EXERCISE DIRECTIONS:
Could you repeat the records below exactly, leaving out any pictures?

━━━━━━━━━━━━━━━━

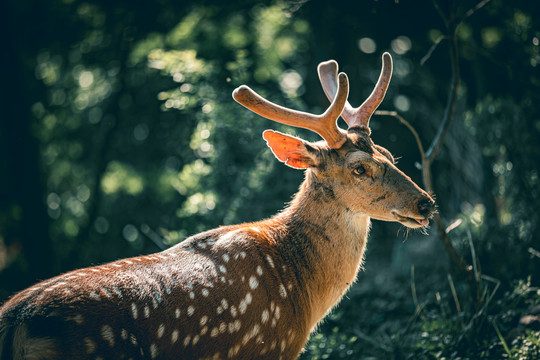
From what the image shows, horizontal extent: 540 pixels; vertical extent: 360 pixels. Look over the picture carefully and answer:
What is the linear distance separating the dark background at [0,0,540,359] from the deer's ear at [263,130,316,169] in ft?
6.18

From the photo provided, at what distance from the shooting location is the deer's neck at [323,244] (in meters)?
3.92

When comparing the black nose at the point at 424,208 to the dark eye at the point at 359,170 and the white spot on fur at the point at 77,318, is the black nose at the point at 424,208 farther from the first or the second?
the white spot on fur at the point at 77,318

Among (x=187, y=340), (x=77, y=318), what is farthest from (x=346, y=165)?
(x=77, y=318)

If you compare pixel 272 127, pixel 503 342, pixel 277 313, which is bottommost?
pixel 503 342

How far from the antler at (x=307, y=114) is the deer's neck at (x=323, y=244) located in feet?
1.28

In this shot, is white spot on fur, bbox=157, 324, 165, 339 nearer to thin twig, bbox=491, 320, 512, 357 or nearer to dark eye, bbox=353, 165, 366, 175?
dark eye, bbox=353, 165, 366, 175

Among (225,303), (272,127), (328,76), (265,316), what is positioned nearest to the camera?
(225,303)

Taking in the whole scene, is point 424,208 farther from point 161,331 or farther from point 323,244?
point 161,331

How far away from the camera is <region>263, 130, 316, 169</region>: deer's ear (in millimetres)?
3814

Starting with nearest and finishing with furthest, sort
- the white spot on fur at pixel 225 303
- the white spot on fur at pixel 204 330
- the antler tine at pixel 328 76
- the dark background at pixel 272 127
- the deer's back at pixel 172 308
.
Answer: the deer's back at pixel 172 308 < the white spot on fur at pixel 204 330 < the white spot on fur at pixel 225 303 < the antler tine at pixel 328 76 < the dark background at pixel 272 127

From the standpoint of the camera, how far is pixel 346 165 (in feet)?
12.9

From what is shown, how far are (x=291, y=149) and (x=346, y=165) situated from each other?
17.5 inches

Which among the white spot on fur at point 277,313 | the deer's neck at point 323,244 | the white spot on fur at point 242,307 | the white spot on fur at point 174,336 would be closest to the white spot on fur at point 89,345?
the white spot on fur at point 174,336

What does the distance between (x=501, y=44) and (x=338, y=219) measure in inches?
186
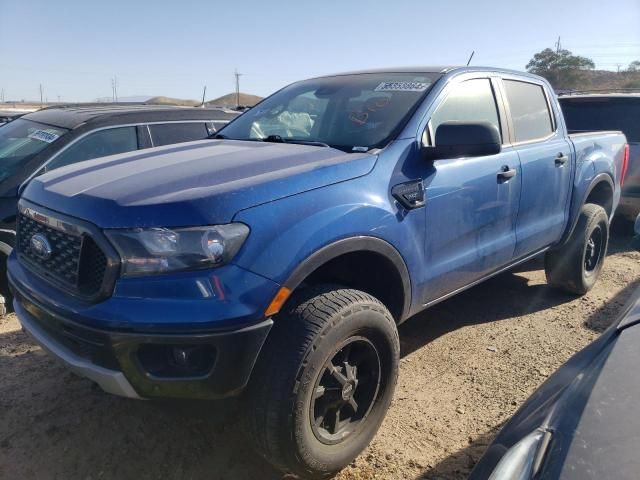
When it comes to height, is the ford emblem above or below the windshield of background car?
below

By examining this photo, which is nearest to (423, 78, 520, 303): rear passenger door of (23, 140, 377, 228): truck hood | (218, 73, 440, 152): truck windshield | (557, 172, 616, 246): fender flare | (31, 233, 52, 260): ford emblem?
(218, 73, 440, 152): truck windshield

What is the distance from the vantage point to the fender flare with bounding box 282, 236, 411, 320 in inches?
87.1

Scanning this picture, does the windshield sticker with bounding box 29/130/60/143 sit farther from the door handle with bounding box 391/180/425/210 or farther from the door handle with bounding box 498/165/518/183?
the door handle with bounding box 498/165/518/183

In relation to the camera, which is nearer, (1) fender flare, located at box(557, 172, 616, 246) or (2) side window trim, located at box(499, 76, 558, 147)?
(2) side window trim, located at box(499, 76, 558, 147)

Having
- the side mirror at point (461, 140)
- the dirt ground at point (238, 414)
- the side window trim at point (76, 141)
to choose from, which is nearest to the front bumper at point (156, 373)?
the dirt ground at point (238, 414)

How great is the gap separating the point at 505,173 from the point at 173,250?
2281 mm

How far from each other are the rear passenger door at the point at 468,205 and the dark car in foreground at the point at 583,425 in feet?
4.09

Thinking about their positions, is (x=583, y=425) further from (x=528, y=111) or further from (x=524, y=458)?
(x=528, y=111)

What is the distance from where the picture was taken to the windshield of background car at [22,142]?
4.29 metres

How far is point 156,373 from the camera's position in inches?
81.9

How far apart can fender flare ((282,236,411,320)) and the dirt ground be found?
66cm

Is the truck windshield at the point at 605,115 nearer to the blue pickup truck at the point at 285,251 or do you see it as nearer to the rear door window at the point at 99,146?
the blue pickup truck at the point at 285,251

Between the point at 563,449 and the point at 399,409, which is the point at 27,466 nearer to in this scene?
the point at 399,409

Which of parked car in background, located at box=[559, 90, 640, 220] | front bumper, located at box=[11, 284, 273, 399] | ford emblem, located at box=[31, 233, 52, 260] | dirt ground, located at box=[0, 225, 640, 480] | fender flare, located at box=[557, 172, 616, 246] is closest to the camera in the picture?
front bumper, located at box=[11, 284, 273, 399]
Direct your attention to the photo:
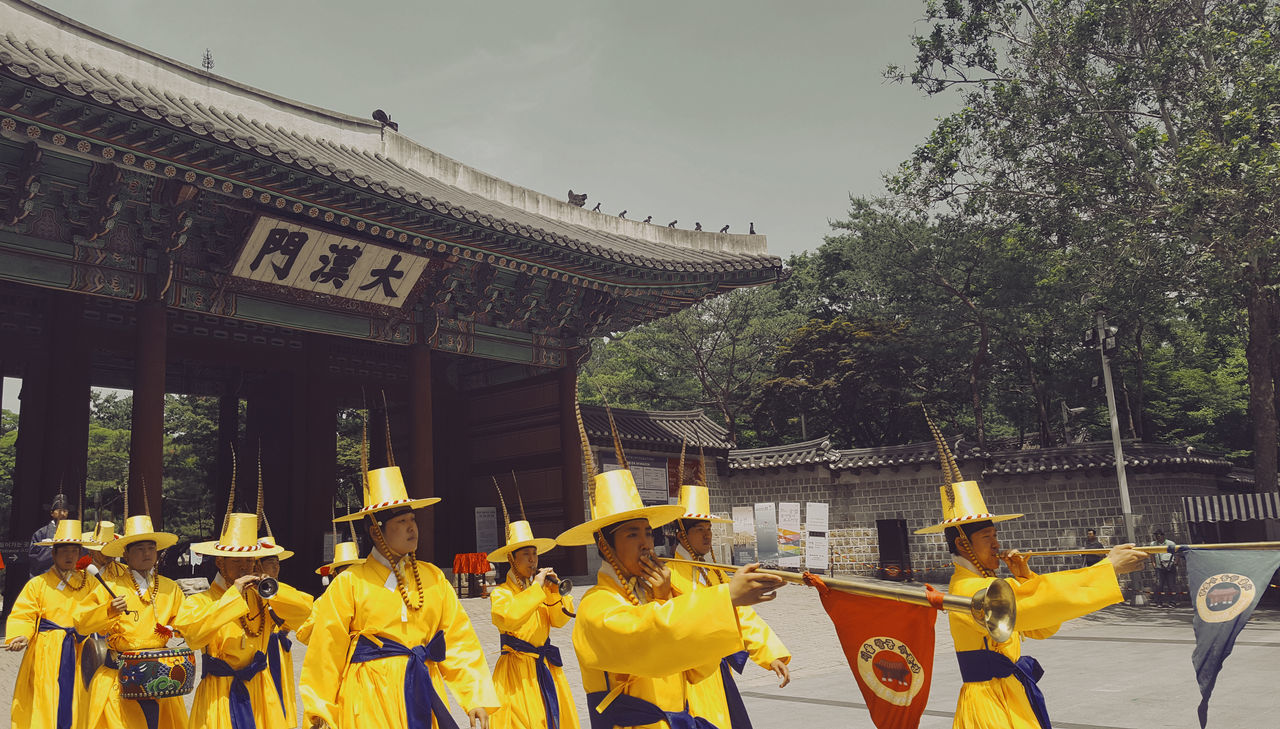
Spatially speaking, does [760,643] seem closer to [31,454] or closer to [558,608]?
[558,608]

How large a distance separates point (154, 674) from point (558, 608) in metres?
2.67

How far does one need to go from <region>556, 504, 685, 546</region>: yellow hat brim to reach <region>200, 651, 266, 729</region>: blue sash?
3.23 meters

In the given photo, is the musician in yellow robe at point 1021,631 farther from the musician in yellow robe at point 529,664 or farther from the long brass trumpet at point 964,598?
the musician in yellow robe at point 529,664

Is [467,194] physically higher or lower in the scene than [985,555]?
higher

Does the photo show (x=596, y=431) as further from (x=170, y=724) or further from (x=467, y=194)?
(x=170, y=724)

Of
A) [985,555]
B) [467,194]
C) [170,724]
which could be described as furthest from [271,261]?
[985,555]

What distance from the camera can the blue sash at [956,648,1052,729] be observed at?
4.30m

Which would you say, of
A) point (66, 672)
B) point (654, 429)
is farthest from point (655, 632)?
point (654, 429)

━━━━━━━━━━━━━━━━

RESPONSE TO THIS EXERCISE:
From what the image shows, horizontal extent: 540 pixels; vertical extent: 360 pixels. Look over the picture carefully and answer:
What is the linear distance separating the dark background at [0,0,540,359] from the deer's ear at [263,130,316,169] in ft?
6.18

From the photo provided, at what distance from the shooting location is the deer's neck at [323,244] (in meters)?
3.92

When comparing the black nose at the point at 424,208 to the dark eye at the point at 359,170 and the white spot on fur at the point at 77,318, is the black nose at the point at 424,208 farther from the first or the second?
the white spot on fur at the point at 77,318

Among (x=187, y=340), (x=77, y=318), what is farthest from (x=346, y=165)?
(x=77, y=318)

If you compare pixel 272 127, pixel 503 342, pixel 277 313, which is bottommost?
pixel 503 342

How far from the antler at (x=307, y=114) is the deer's neck at (x=323, y=244) located in feet?
1.28

In this shot, is white spot on fur, bbox=157, 324, 165, 339 nearer to thin twig, bbox=491, 320, 512, 357 or nearer to dark eye, bbox=353, 165, 366, 175?
dark eye, bbox=353, 165, 366, 175

Among (225,303), (272,127), (328,76), (265,316), what is positioned nearest to the camera?
(225,303)

Taking in the whole scene, is point 424,208 farther from point 161,331 or farther from point 323,244?
point 161,331

How far away from the camera is <region>263, 130, 316, 169</region>: deer's ear (in millimetres)?
3814

Starting with nearest and finishing with furthest, sort
- the white spot on fur at pixel 225 303
- the white spot on fur at pixel 204 330
- the antler tine at pixel 328 76
- the dark background at pixel 272 127
- the deer's back at pixel 172 308
.
Answer: the deer's back at pixel 172 308 < the white spot on fur at pixel 204 330 < the white spot on fur at pixel 225 303 < the antler tine at pixel 328 76 < the dark background at pixel 272 127

From the standpoint of the camera, how far is pixel 346 165 (in feet)?
12.9

From what is shown, how far are (x=291, y=149) and (x=346, y=165) situated from each other?
17.5 inches

Which among the white spot on fur at point 277,313 | the deer's neck at point 323,244 | the white spot on fur at point 242,307 | the white spot on fur at point 174,336 would be closest to the white spot on fur at point 89,345?
the white spot on fur at point 174,336

What does the distance between (x=501, y=44) and (x=338, y=219) measure in inches?
186
When it comes to height, is the ford emblem above or below the windshield of background car?
below

By examining this photo, which is nearest to (423, 78, 520, 303): rear passenger door of (23, 140, 377, 228): truck hood | (218, 73, 440, 152): truck windshield | (557, 172, 616, 246): fender flare | (31, 233, 52, 260): ford emblem?
(218, 73, 440, 152): truck windshield

What is the distance from the vantage point to the fender flare with bounding box 282, 236, 411, 320 in inches?
87.1

Scanning this picture, does the windshield sticker with bounding box 29/130/60/143 sit farther from the door handle with bounding box 391/180/425/210 or farther from the door handle with bounding box 498/165/518/183?
the door handle with bounding box 498/165/518/183

In relation to the camera, which is nearer, (1) fender flare, located at box(557, 172, 616, 246) or (2) side window trim, located at box(499, 76, 558, 147)?
(2) side window trim, located at box(499, 76, 558, 147)

Having
- the side mirror at point (461, 140)
- the dirt ground at point (238, 414)
- the side window trim at point (76, 141)
to choose from, which is nearest to the front bumper at point (156, 373)?
the dirt ground at point (238, 414)

How great is the gap separating the point at 505,173 from the point at 173,250?
2281 mm

How far from each other are the rear passenger door at the point at 468,205 and the dark car in foreground at the point at 583,425 in feet?
4.09

Thinking about their positions, is (x=583, y=425) further from (x=528, y=111) or further from (x=524, y=458)?
(x=528, y=111)

What is the distance from where the picture was taken to the windshield of background car at [22,142]?
4.29 metres

How far is point 156,373 from the camera's position in inches?
81.9

How far apart can fender flare ((282,236,411,320)) and the dirt ground be found?
66cm

Is the truck windshield at the point at 605,115 nearer to the blue pickup truck at the point at 285,251 or do you see it as nearer to the rear door window at the point at 99,146?
the blue pickup truck at the point at 285,251

Between the point at 563,449 and the point at 399,409, which is the point at 27,466 nearer to in this scene?
the point at 399,409

Which of parked car in background, located at box=[559, 90, 640, 220] | front bumper, located at box=[11, 284, 273, 399] | ford emblem, located at box=[31, 233, 52, 260] | dirt ground, located at box=[0, 225, 640, 480] | fender flare, located at box=[557, 172, 616, 246] is closest to the camera in the picture?
front bumper, located at box=[11, 284, 273, 399]
Direct your attention to the photo:
Spatially speaking, does [760,643] seem closer to [31,454] or closer to [558,608]?
[558,608]

How large a distance separates point (154, 674) from point (558, 608) in metres?
2.67

How far does one need to go from <region>556, 504, 685, 546</region>: yellow hat brim to reach <region>200, 651, 266, 729</region>: blue sash?
3.23 meters

In the given photo, is the musician in yellow robe at point 1021,631 farther from the musician in yellow robe at point 529,664 or farther from the long brass trumpet at point 964,598?
the musician in yellow robe at point 529,664

Is [467,194] physically higher or lower in the scene than [985,555]?
higher

Does the photo show (x=596, y=431) as further from (x=170, y=724) or further from (x=467, y=194)?
(x=170, y=724)

Of
A) [985,555]
B) [467,194]
C) [170,724]
which could be described as furthest from [271,261]?
[985,555]

What distance from the camera can the blue sash at [956,648,1052,729] be observed at?
4.30m

Which would you say, of
A) point (66, 672)
B) point (654, 429)
is farthest from point (655, 632)?
point (654, 429)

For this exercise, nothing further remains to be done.